Real number solutions refer to the values of the variable that satisfy the equation and are real numbers. Real numbers include all the numbers on the number line, like integers, fractions, and irrational numbers.

In our exercise, we seek to find these real solutions for the equation given: \(3x^3 = 3x\). By simplifying and factoring the equation, we eventually find values of \(x\) that make the equation true.

In this instance, our solutions are \(x = 0\), \(x = -1\), and \(x = 1\). This means if you substitute any of these values back into the original equation, the equation will hold true, showing that these are the valid real number solutions.

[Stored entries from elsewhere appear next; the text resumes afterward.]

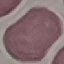 Malaria status: uninfected. Giemsa-stained preparation. Cell patch, automatically extracted from a larger field of view and resized to 64 × 64 pixels. Thin blood film. Acquired by smartphone through the microscope eyepiece.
Report the malaria status of this cell.
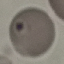
It is parasitized.

Summary:
  - Capture: smartphone through the microscope eyepiece
  - Image type: automatically extracted cell patch, resized to 64 × 64 pixels
  - Stain: Giemsa
  - Preparation: thin blood film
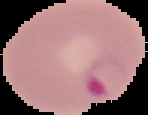

Summary:
  - Malaria status: parasitized
  - Image type: segmented cell region with the area outside set to black
  - Preparation: thin blood smear
  - Image size: 148×115 pixels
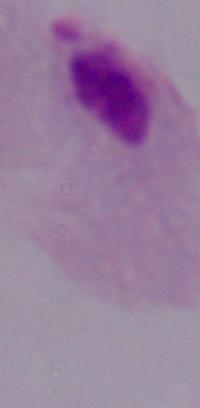

A trichomonad is seen. Micrograph. Captured at 1000x magnification.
State which parasite is depicted.
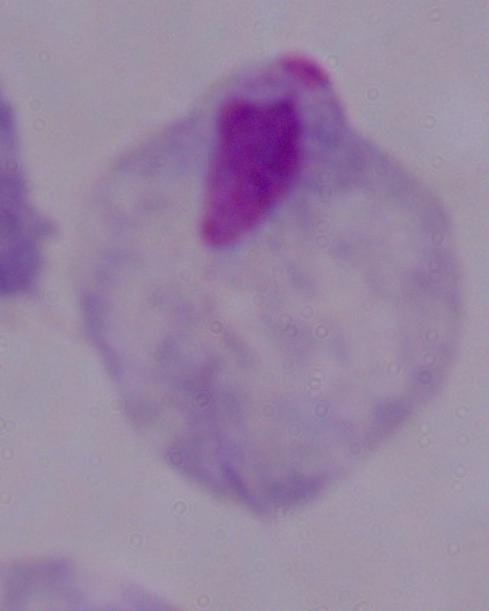

A trichomonad.

1000x magnification. Photomicrograph.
Report the malaria status of this cell.
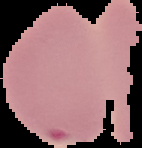
It is parasitized.

Image is 142×148 pixels. The area outside the segmented cell region is set to black. From a thin blood film.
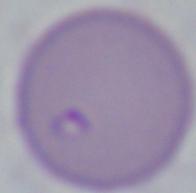
Photomicrograph. A Babesia parasite is shown. 1000x magnification.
Classify this cell by malaria status.
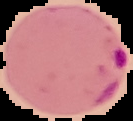

Parasitized.

image type = segmented cell region with the area outside set to black
image size = 133×121 pixels
preparation = thin blood film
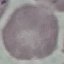

Summary:
  - Malaria status: uninfected
  - Stain: Giemsa
  - Image type: automatically extracted cell patch, resized to 64 × 64 pixels
  - Preparation: thin blood smear
  - Capture: smartphone through the microscope eyepiece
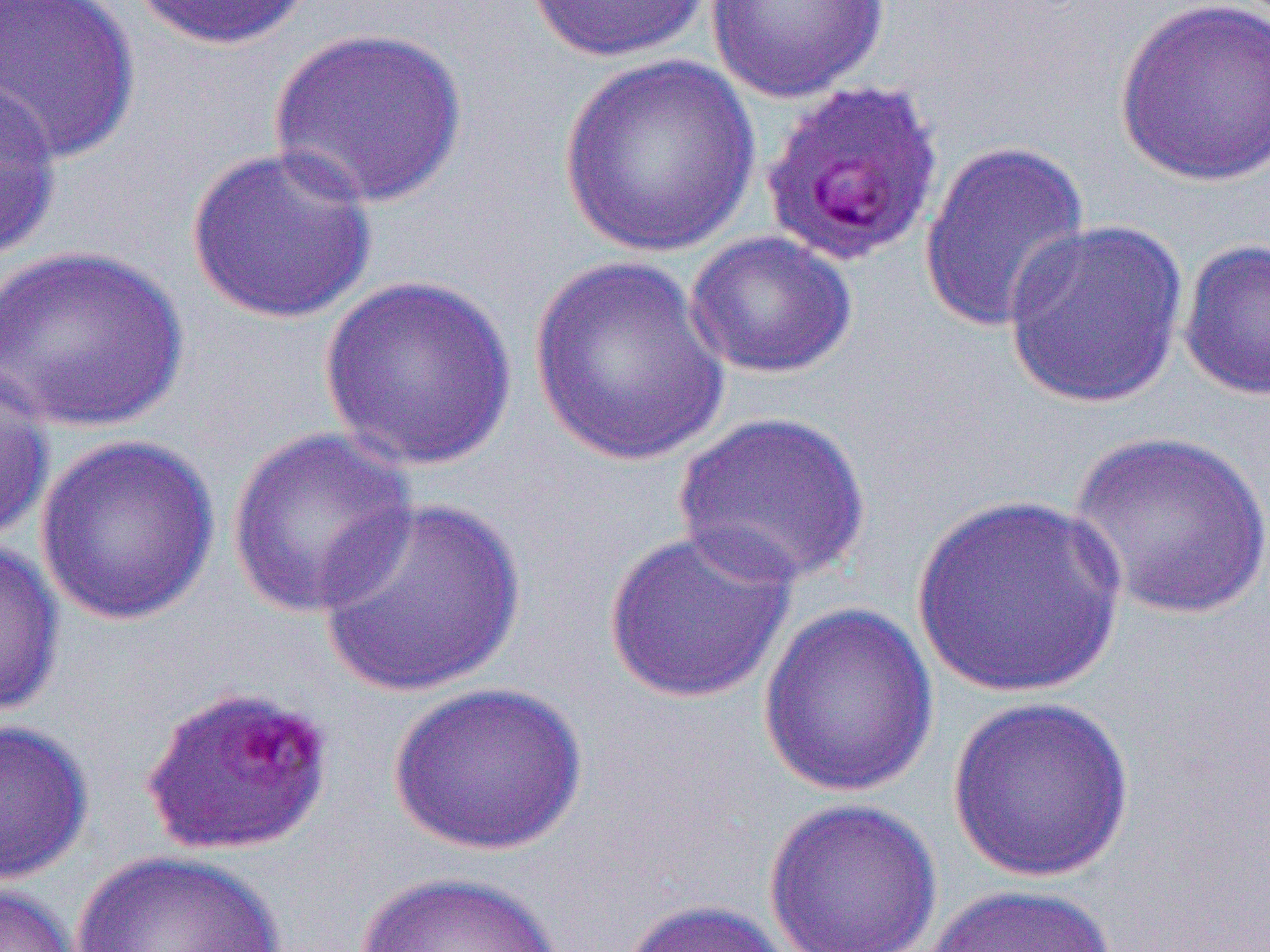

Summary:
  - Coordinate format: approximate bounding boxes as (x1,y1)-(x2,y2) corner pairs in pixels
  - Uninfected red blood cell locations: (0,0)-(140,165), (132,0)-(317,51), (524,0)-(717,63), (705,0)-(891,103), (1114,0)-(1270,187), (268,27)-(468,209), (558,54)-(762,258), (1,73)-(63,262), (918,139)-(1092,335), (185,144)-(379,325), (1001,217)-(1191,409), (684,231)-(858,379), (1178,237)-(1270,402), (0,244)-(190,434), (528,257)-(732,465), (319,275)-(519,470), (0,364)-(55,543), (672,410)-(872,587), (226,425)-(420,618), (1067,429)-(1270,621), (33,433)-(221,627), (912,493)-(1129,699), (316,494)-(527,697), (602,525)-(799,705), (0,536)-(64,720), (757,601)-(939,800), (389,681)-(587,856), (946,694)-(1136,883), (0,719)-(94,884), (762,797)-(944,952), (72,850)-(293,952), (353,870)-(562,952), (0,883)-(83,952), (920,883)-(1118,952), (615,898)-(806,952)
  - Slide-level diagnosis: Plasmodium falciparum
  - Image size: 1270×952 pixels
  - Field of view: one of a larger specimen
  - Modality: optical microscopy
  - Magnification: 1000x
  - Preparation: thin blood film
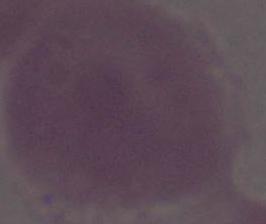
Summary:
  - Modality: micrograph
  - Identification: erythrocyte
  - Magnification: 1000x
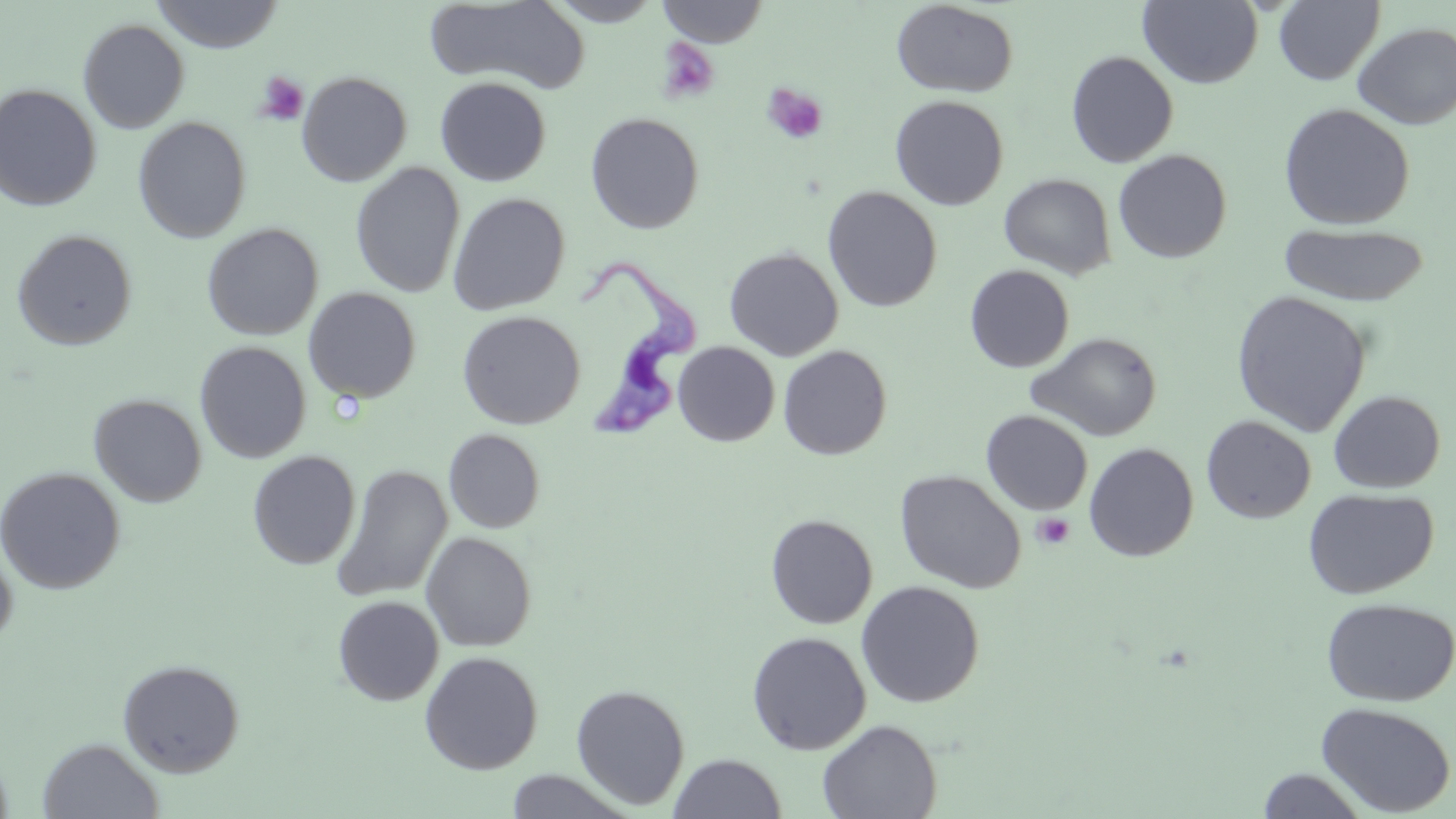
Summary:
  - Coordinate format: approximate bounding boxes as (x1,y1)-(x2,y2) corner pairs in pixels
  - Trypanosoma brucei locations: (579,260)-(701,440)
  - Platelet locations: (656,37)-(720,104), (255,71)-(309,126), (762,83)-(828,145), (1032,513)-(1075,549)
  - Uninfected red blood cell locations: (151,0)-(284,53), (543,0)-(666,26), (657,0)-(769,47), (890,1)-(1019,98), (1138,1)-(1263,88), (1274,1)-(1385,86), (426,2)-(588,93), (78,19)-(190,134), (1353,22)-(1456,130), (1065,51)-(1179,168), (296,71)-(412,187), (435,77)-(552,187), (0,83)-(102,212), (890,95)-(1009,210), (1277,103)-(1415,230), (585,112)-(704,234), (133,117)-(251,243), (1113,149)-(1232,264), (350,162)-(465,298), (999,173)-(1116,280), (822,186)-(942,312), (448,192)-(570,315), (202,223)-(323,341), (1278,223)-(1431,306), (12,229)-(137,351), (724,246)-(844,361), (964,264)-(1075,373), (303,287)-(421,403), (1230,290)-(1372,437), (457,310)-(585,429), (1027,332)-(1162,441), (194,341)-(311,463), (673,342)-(780,446), (777,345)-(892,460), (1328,389)-(1446,493), (88,393)-(207,507), (981,410)-(1093,515), (1201,415)-(1317,524), (444,429)-(545,533), (1083,442)-(1199,561), (247,451)-(360,570), (331,464)-(453,603), (0,467)-(126,595), (894,470)-(1027,594), (1303,488)-(1439,599), (765,514)-(878,629), (421,531)-(537,651), (0,542)-(17,651), (856,580)-(985,708), (332,596)-(444,706), (1321,597)-(1456,707), (746,631)-(871,755), (419,651)-(543,775), (118,658)-(245,777), (571,683)-(690,810), (1315,701)-(1456,816), (817,718)-(942,818), (37,738)-(164,818), (669,753)-(786,818), (1256,768)-(1370,818), (505,770)-(635,818)
  - Slide-level diagnosis: Trypanosoma brucei
  - Image size: 1456×819 pixels
  - Field of view: single
  - Modality: light microscopy
  - Preparation: thin blood film
  - Magnification: 1000x
  - Stain: May-Grünwald-Giemsa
Look for Plasmodium parasites.
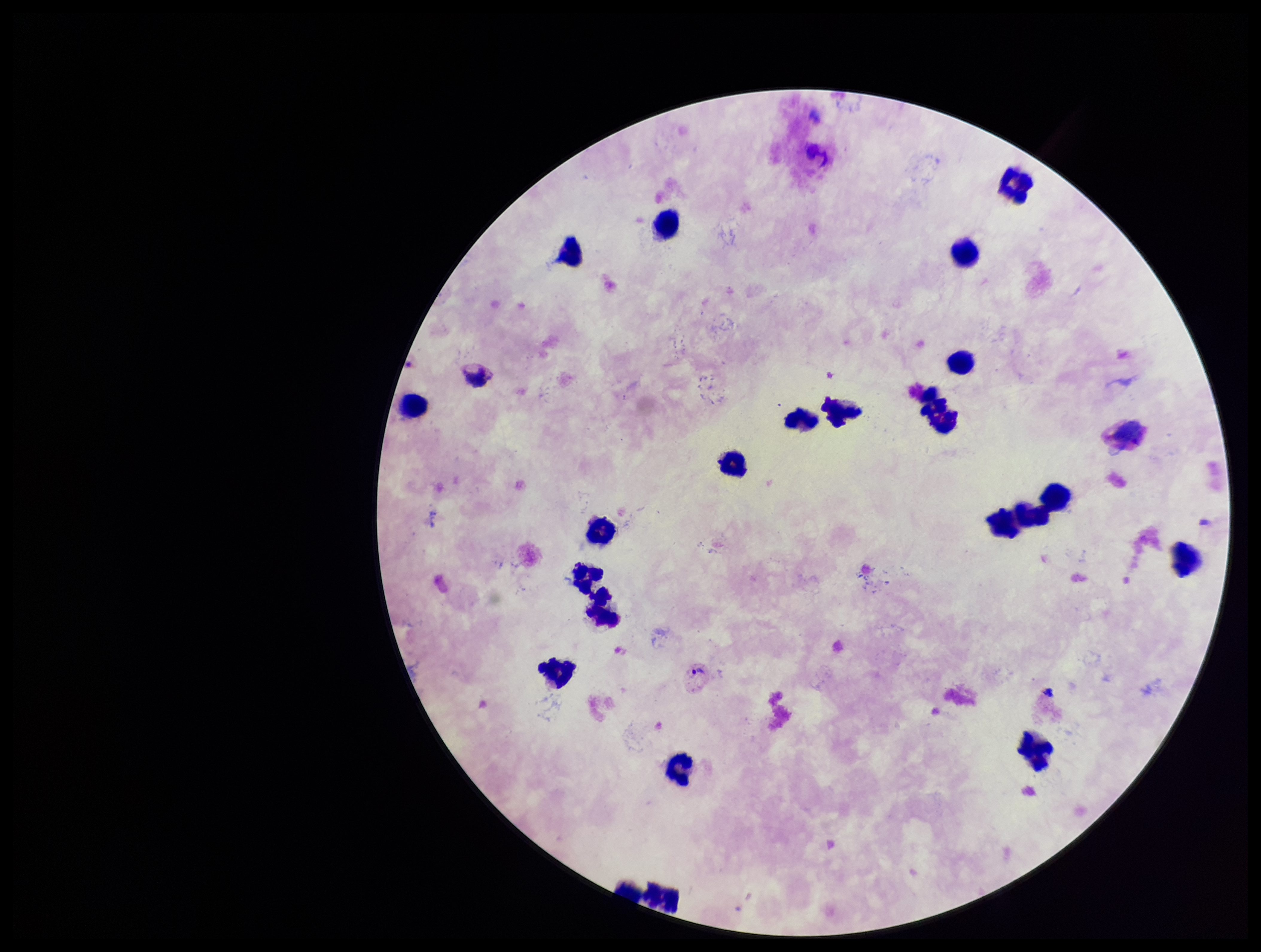

Detected.

preparation: thick
species_reported_for_this_patient: Plasmodium vivax
parasite_count: 1
leukocyte_count: 21
field_of_view: single
patient_malaria_status: positive
image_size: 1261×952 pixels
capture: smartphone photograph through the microscope eyepiece
stain: Giemsa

Factoring is a process where we rewrite an equation as a product of its simpler terms or factors. This method is crucial for solving cubic equations because it breaks them down into manageable parts.

In our example, after simplifying the equation \(x^3 = x\), we rearrange it to \(x^3 - x = 0\). This step is essential as it prepares the equation for factoring.

The first step of factoring involves taking out the common factor, which in this case is \(x\). We factor it out to get \(x(x^2 - 1) = 0\).

Recognize that the term \(x^2 - 1\) is a difference of squares \((x^2 - 1 = (x + 1)(x - 1))\). Applying the difference of squares formula allows us to completely factor the equation into \(x(x + 1)(x - 1) = 0\). This shows us the simpler expressions that multiply to form the original equation.

The zero product property states that if the product of two or more factors is zero, then at least one of the factors must be zero. This property is especially useful once we have factored our equation into a product of terms.

For our equation \(x(x + 1)(x - 1) = 0\), we apply the zero product property by setting each factor equal to zero:

• When \(x = 0\)
• When \(x + 1 = 0\), solving gives \(x = -1\)
• When \(x - 1 = 0\), solving gives \(x = 1\)

Applying this property is often the final step in solving the equation. Each equation set up from the individual factors provides us with the real solutions for the original cubic equation. This step helps confirm that each found solution actually results in the original equation equaling zero.